## Texto fornecido
___

Nesses tempos de COP, torna-se ainda mais urgente resgatar o discurso histórico de Fidel Castro na Rio-92, quando ele advertiu que a humanidade não sobreviveria caso continuasse a organizar sua economia sobre as bases da exploração, do consumismo e da desigualdade entre nações. Naquele momento, Fidel já denunciava que a crise ambiental não poderia ser resolvida sem enfrentar o capitalismo global e suas estruturas de saque uma análise que, diante do colapso climático atual, revela uma lucidez extraordinária.

O exemplo cubano, forjado ao longo de décadas de resistência, demonstra que é possível construir um metabolismo socioecológico alternativo, orientado não pela acumulação, mas pela centralidade da vida. Os avanços do país em reflorestamento, agroecologia, soberania alimentar e planejamento territorial comprovam que nenhuma política ambiental consistente nasce das regras do mercado. Pelo contrário: ela exige planejamento público, soberania territorial e compromisso com a justiça social exatamente o que Fidel afirmava desde a Rio-92, quando denunciou o truque ideológico de culpar indivíduos ou países periféricos por uma crise produzida pelo Norte global.

A ecologia marxista, ao lado disso, oferece a chave teórica para compreender a profundidade dessa ruptura. Marx e Engels afirmavam que a emancipação humana exige superar a mercantilização da natureza e romper com a lógica que transforma terra, água, florestas e trabalho em mercadorias submetidas à acumulação privada. Resgatar o legado de Fidel, valorizar as práticas agroecológicas cubanas e retomar o horizonte aberto por Marx e Engels é, hoje, tarefa estratégica.

Outro mundo não é apenas possível: ele já começou a ser construído. E sua direção aponta para fora da lógica do capital e para dentro da centralidade da vida, da justiça social e da autodeterminação dos povos.

___

## Instrução 1
Segundo o texto fornecido, por que a análise de Fidel Castro na Rio-92 revela uma lucidez extraordinária?
## Instrução 2
Em quais áreas o texto fornecido aponta avanços de Cuba? Liste todas.

## Dados
___

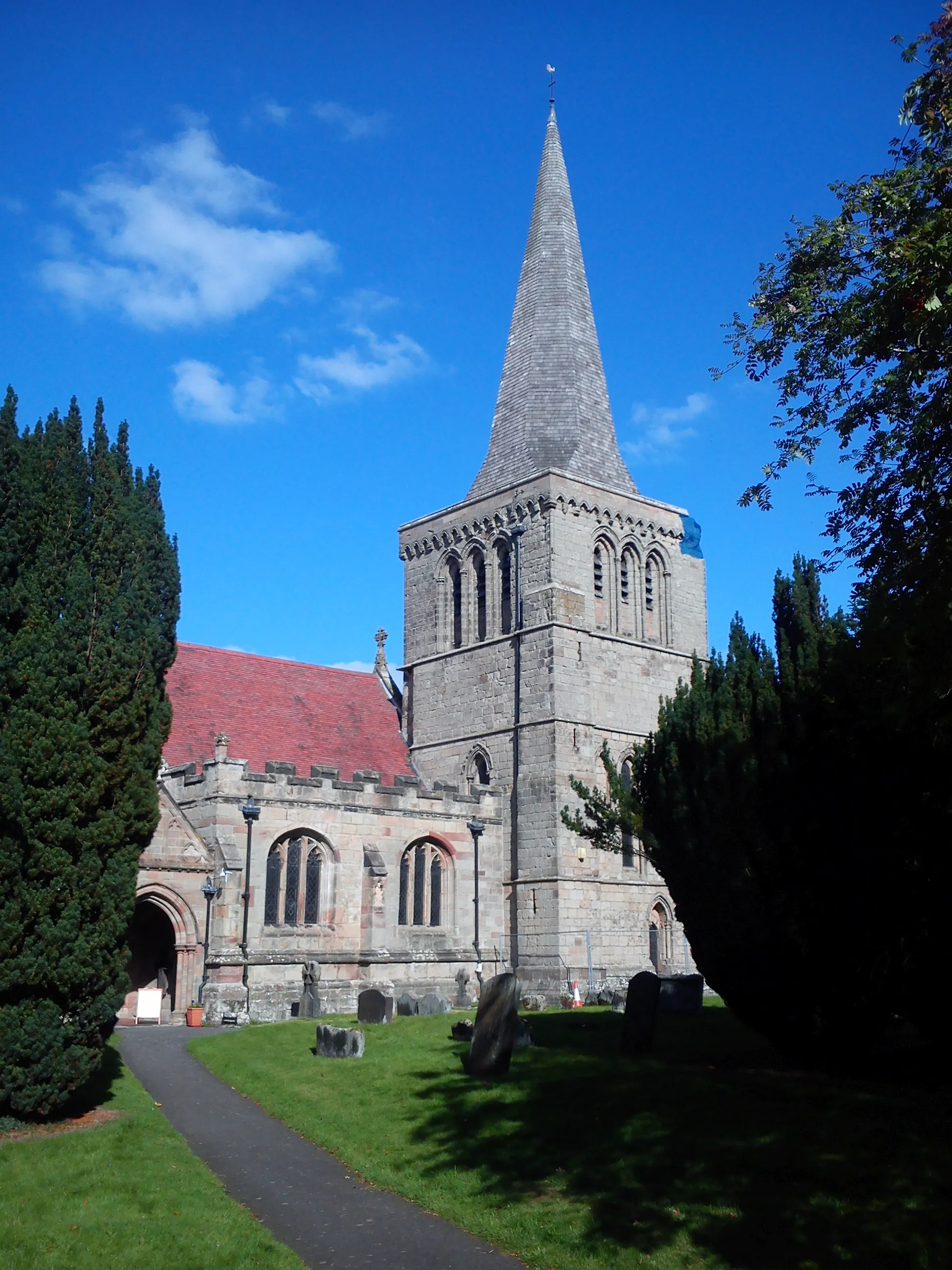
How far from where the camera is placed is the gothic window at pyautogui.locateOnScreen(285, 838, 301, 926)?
2986 cm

___

## Solução do problema 1
Porque, já naquele momento, Fidel denunciava que a crise ambiental não poderia ser resolvida sem enfrentar o capitalismo global e suas estruturas de saque. Diante do colapso climático atual, essa análise se mostra extraordinariamente lúcida.

## Solução do problema 2
- Reflorestamento
- Agroecologia
- Soberania alimentar
- Planejamento territorial